-- Testo da leggere --

◆ ◆ ◆ ◆

Per un'introduzione generale ai formati multimediali, consulta la pagina Formati supportati da ExoPlayer. Con Transformer si applicano le stesse limitazioni al caricamento, all'estrazione e alla decodifica degli stream, anche se Transformer non supporta i moduli di decodifica software in bundle di ExoPlayer.
Transformer si basa anche su MediaCodec per la codifica, il che limita i formati di output supportati. Per ulteriori informazioni sulle limitazioni di codifica, consulta la pagina Codec video MediaCodec.
Per impostazione predefinita, Transformer genera file MP4 standard utilizzando InAppMp4Muxer.
Se la tua app richiede MP4 frammentato, puoi passare un
InAppFragmentedMp4Muxer.Factory
quando inizializzi l'istanza Transformer. Media3 supporta anche altri formati come WebM, AAC e Ogg utilizzando muxer dedicati come WebmMuxer, AacMuxer e OggMuxer. Questi devono essere racchiusi in
un Muxer.Factory personalizzato da inserire, ma le versioni future
includeranno implementazioni di fabbrica pronte all'uso per semplificare questo processo.
Supporto delle immagini
Transformer utilizza BitmapFactory per caricare e decodificare tutti gli asset immagine, quindi
supporta tutti i formati supportati da BitmapFactory. Consulta la sezione
Supporto delle immagini
per i tipi di immagini supportati. Per i formati con più immagini (ad es. GIF), viene visualizzato un singolo frame
dell'immagine dal contenitore se viene utilizzato DefaultAssetLoaderFactory.
Formati speciali
Transformer supporta la gestione dell'input nei formati multimediali più recenti che offrono funzionalità speciali rispetto ai formati convenzionali.
Gestione dei video HDR
Sempre più dispositivi supportano l'acquisizione di video HDR, offrendo colori più vivaci e accurati e una gamma di luminosità più ampia.
Transformer supporta la modifica dei video HDR a partire da Android 13 (livello API 33)
sui dispositivi con il supporto di codifica richiesto. Quando modifichi video HDR, tutti gli effetti video GL
devono gestire componenti di colore in virgola mobile a 16 bit e lo spazio colore BT.2020. HDR_MODE_KEEP_HDR è la modalità predefinita durante la creazione
di Composition. Se l'editing HDR non è supportato, Transformer
torna a utilizzare HDR_MODE_TONE_MAP_HDR_TO_SDR_USING_OPEN_GL.

◆ ◆ ◆ ◆

-- Dati di lavoro --
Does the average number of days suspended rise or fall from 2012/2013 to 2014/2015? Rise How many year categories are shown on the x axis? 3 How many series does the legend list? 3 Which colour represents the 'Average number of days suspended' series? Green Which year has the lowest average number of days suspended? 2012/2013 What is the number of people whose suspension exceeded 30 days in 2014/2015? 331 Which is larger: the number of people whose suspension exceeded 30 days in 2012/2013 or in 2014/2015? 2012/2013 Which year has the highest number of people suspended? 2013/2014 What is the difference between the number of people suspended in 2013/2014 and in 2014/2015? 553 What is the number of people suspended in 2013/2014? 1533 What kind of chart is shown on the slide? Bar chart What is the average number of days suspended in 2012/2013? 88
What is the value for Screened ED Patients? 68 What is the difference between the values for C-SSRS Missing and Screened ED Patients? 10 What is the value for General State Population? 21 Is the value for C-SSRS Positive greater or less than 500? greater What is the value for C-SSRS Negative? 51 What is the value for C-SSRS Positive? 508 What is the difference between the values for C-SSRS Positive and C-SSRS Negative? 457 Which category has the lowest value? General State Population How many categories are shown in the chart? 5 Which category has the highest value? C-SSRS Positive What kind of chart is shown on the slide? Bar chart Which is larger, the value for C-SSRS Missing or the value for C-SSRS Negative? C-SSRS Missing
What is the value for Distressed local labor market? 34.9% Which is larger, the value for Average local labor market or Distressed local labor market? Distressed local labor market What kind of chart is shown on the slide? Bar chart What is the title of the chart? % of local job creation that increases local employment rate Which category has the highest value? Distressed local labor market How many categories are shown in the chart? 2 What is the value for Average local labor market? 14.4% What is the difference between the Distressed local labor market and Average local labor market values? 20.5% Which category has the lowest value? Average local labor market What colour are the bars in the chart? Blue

◆ ◆ ◆ ◆

-- Istruzioni di lavoro --
**A.** Rispondi alle seguenti domande basandoti sul testo su Transformer.
(i) Quale muxer usa Transformer per impostazione predefinita per generare file MP4 standard?
(ii) Di quale componente si serve Transformer per caricare e decodificare gli asset immagine?
(iii) A partire da quale versione di Android Transformer supporta la modifica dei video HDR?
**B.** Riprendi il testo su Transformer e prosegui dopo l'ultima frase mostrata.
Per lo svolgimento non occorre consultare il materiale.

-- Soluzioni --
**A.**
(i) InAppMp4Muxer.
(ii) BitmapFactory.
(iii) Android 13 (livello API 33).

**B.**
La conversione da HDR a SDR, nota anche come mappatura della tonalità, è supportata a partire da Android
10 (livello API 29) sui dispositivi con il supporto OpenGL e la decodifica richiesti. Questa opzione è utile quando si condividono contenuti multimediali HDR con altre app o servizi che
non supportano l'importazione di contenuti HDR. Per attivare la mappatura della tonalità utilizzando la chiamata OpenGL
setHdrMode(HDR_MODE_TONE_MAP_HDR_TO_SDR_USING_OPEN_GL) durante la creazione di
Composition. A partire da Android 12 (livello API 31), MediaCodec
supporta anche la mappatura della tonalità su alcuni dispositivi, inclusi tutti i dispositivi con
Android 13 o versioni successive in grado di acquisire video HDR. Per attivare la mappatura dei toni utilizzando
MediaCodec chiama setHdrMode(HDR_MODE_TONE_MAP_HDR_TO_SDR_USING_MEDIACODEC).
Gestione dei contenuti multimediali in slow motion
I video in slow motion includono metadati che indicano la velocità di riproduzione di ogni sezione dello stream. L'appiattimento è il processo di produzione di un nuovo stream video basato sul video in slow motion, ma in cui le sezioni vengono accelerate o rallentate in base ai metadati, in modo che vengano riprodotte correttamente anche sui lettori che non applicano i metadati di slow motion.
Per appiattire i flussi in slow motion, utilizza il metodo setFlattenForSlowMotion builder
su EditedMediaItem.
Kotlin
val editedMediaItem = EditedMediaItem.Builder(inputMediaItem).setFlattenForSlowMotion(true).build() val transformer = Transformer.Builder(context).addListener(transformerListener).build() transformer.start(editedMediaItem, outputPath)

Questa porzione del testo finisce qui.